Garantir l’accès au foncier et aux financements
Sur le plan institutionnel, il y a la méconnaissance des lois et règles relatives à l’aquaculture, l’accès difficile au foncier particulier les bas-fonds, les équipements obsolètes des stations aquacoles, l’accès difficile aux alevins et à l’aliment de bonne qualité entre autres. Sur le plan technique, les études de faisabilité et l’aménagement des étangs sont généralement approximatifs à cause des budgets bâclés faute des financements insuffisants. La gestion des étangs fait face à des inondations, des ruptures de digues et la prolifération des plantes aquatiques. Sur le plan économique, on relève l’absence des crédits à un taux acceptable, les faibles compétences managériales des promoteurs piscicoles, La mauvaise organisation du marché des intrants et des produits de la pisciculture.
Les pistes de solution proposés par cette étude sont nombreuses, notamment :
- La professionnalisation des acteurs de la filière aquacole, partant des producteurs d’alevins et d’aliment pour poisson, des fournisseurs de services, des producteurs au consommateur.
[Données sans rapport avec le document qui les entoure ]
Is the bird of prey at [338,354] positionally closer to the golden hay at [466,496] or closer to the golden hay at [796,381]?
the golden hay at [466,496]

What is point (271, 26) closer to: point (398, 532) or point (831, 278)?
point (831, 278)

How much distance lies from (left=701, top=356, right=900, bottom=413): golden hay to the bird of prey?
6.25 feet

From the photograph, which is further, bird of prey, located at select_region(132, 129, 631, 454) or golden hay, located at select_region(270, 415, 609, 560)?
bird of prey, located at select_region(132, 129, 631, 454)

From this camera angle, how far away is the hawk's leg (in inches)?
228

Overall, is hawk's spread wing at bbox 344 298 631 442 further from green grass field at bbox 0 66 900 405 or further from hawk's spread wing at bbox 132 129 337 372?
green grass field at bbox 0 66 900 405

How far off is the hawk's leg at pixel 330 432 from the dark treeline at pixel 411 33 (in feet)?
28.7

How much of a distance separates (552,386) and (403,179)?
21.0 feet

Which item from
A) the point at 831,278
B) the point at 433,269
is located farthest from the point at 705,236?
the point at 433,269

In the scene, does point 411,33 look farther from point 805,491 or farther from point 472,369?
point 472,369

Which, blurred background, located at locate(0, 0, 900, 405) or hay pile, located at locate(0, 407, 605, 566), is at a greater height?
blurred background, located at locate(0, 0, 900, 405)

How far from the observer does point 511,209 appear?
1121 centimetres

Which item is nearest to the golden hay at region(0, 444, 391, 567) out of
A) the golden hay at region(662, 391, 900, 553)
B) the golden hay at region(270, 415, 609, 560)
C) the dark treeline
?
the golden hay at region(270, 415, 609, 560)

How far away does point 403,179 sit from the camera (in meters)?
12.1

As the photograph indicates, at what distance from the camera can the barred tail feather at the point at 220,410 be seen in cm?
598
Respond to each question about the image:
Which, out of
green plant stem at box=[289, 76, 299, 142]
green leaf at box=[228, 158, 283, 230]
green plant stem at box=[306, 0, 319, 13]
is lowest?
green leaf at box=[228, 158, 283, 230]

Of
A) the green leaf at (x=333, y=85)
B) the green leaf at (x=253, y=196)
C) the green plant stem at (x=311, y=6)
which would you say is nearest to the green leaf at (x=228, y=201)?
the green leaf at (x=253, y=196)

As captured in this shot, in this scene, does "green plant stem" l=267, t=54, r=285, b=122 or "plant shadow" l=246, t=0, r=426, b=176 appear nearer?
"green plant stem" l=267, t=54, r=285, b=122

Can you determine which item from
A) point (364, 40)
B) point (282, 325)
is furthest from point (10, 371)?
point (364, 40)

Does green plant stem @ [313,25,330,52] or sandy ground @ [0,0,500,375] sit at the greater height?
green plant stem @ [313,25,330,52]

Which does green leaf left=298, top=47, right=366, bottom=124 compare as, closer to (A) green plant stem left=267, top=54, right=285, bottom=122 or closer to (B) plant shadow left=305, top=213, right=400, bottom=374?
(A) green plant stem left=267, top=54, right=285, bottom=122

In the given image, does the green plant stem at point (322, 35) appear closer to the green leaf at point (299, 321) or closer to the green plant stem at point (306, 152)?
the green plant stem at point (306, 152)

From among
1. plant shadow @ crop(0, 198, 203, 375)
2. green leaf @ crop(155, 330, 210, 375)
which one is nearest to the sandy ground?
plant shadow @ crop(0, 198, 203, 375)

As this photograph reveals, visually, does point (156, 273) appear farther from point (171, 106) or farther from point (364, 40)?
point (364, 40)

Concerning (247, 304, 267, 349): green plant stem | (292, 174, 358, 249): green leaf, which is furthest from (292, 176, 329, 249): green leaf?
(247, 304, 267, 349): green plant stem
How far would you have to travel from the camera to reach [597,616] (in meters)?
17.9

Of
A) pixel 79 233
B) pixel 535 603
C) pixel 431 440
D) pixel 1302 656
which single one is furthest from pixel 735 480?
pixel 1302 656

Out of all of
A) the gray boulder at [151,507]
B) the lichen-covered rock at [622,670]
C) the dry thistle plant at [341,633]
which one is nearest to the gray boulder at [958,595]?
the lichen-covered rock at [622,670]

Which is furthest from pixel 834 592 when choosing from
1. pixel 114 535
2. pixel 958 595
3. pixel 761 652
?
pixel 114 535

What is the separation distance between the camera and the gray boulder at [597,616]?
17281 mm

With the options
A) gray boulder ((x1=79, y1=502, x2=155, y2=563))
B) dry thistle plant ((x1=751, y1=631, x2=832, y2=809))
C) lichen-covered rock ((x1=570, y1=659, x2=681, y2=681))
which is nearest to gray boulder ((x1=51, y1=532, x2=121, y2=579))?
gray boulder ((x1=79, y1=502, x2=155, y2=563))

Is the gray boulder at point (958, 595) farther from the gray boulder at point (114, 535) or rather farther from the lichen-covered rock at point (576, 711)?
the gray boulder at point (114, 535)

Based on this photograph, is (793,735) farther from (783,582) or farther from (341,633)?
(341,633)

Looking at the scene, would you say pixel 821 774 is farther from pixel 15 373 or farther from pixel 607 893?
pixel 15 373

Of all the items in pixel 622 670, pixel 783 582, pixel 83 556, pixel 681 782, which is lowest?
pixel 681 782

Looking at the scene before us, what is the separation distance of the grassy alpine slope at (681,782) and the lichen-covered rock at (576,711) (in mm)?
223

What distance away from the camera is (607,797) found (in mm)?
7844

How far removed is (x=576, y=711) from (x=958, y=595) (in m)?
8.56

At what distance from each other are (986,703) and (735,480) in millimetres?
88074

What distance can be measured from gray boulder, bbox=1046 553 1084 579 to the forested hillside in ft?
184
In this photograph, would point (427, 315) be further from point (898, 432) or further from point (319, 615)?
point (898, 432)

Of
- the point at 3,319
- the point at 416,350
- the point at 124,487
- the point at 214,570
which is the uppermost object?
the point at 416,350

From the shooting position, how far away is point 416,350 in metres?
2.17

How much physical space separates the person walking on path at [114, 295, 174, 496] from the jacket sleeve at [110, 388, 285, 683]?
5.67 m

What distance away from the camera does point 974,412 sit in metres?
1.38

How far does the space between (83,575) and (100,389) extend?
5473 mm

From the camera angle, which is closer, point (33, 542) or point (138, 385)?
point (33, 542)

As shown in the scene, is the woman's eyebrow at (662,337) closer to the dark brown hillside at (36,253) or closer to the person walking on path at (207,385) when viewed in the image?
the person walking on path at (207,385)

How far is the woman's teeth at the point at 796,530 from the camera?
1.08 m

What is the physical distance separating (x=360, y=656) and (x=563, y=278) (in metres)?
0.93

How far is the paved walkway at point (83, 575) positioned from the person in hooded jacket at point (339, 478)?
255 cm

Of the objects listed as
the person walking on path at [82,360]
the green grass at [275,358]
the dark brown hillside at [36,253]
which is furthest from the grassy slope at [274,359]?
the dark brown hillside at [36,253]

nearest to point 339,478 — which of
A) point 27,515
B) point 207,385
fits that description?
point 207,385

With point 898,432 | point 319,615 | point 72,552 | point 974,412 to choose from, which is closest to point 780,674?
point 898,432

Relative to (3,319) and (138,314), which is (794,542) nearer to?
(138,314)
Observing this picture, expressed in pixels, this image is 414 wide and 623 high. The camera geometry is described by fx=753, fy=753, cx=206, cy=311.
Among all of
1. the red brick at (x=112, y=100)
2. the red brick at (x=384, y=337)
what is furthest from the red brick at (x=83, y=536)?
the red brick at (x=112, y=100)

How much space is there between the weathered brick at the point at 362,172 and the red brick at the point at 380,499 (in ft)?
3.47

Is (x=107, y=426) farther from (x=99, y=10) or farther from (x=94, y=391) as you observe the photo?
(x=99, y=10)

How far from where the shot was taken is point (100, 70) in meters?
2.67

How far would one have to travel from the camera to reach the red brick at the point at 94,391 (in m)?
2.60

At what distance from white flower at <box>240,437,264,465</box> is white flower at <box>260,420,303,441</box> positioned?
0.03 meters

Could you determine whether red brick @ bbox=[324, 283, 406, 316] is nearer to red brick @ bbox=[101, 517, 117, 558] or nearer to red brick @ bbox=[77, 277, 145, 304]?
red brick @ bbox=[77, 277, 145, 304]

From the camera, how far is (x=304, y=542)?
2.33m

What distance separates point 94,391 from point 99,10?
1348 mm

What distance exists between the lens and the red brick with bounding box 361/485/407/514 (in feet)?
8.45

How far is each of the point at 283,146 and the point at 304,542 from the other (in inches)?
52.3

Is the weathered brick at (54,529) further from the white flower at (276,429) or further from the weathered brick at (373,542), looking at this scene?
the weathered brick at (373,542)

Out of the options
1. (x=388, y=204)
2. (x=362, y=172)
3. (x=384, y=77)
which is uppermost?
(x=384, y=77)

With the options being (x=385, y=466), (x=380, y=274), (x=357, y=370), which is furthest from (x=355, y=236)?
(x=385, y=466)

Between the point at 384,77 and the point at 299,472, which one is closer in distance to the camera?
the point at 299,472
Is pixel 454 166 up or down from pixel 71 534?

- L’élaboration d’un cadre légal spécifique à l’aquaculture permettrait donc de garantir la sécurité foncière des pisciculteurs.
- L’Etat devrait sensibiliser les institutions bancaires sur la rentabilité de la pisciculture, en s’appuyant notamment sur des business plans élaborés, le suivi des fermes pilotes, et la mise en place d’un système fiable de statistiques et d’informations sur l’activité.
- ll est nécessaire de penser à une organisation territoriale de cette activité pour corriger son développement anarchique.
D’après les statistiques du Minepia, l’aquaculture camerounaise est capable de produire 120 000 tonnes de produits halieutiques par an. Aidés en cela par une forte demande nationale en produits de pêche qui avoisine les 11 kg/habitant/an, un réseau hydrographique dense et d’innombrables sites propices à l’aquaculture.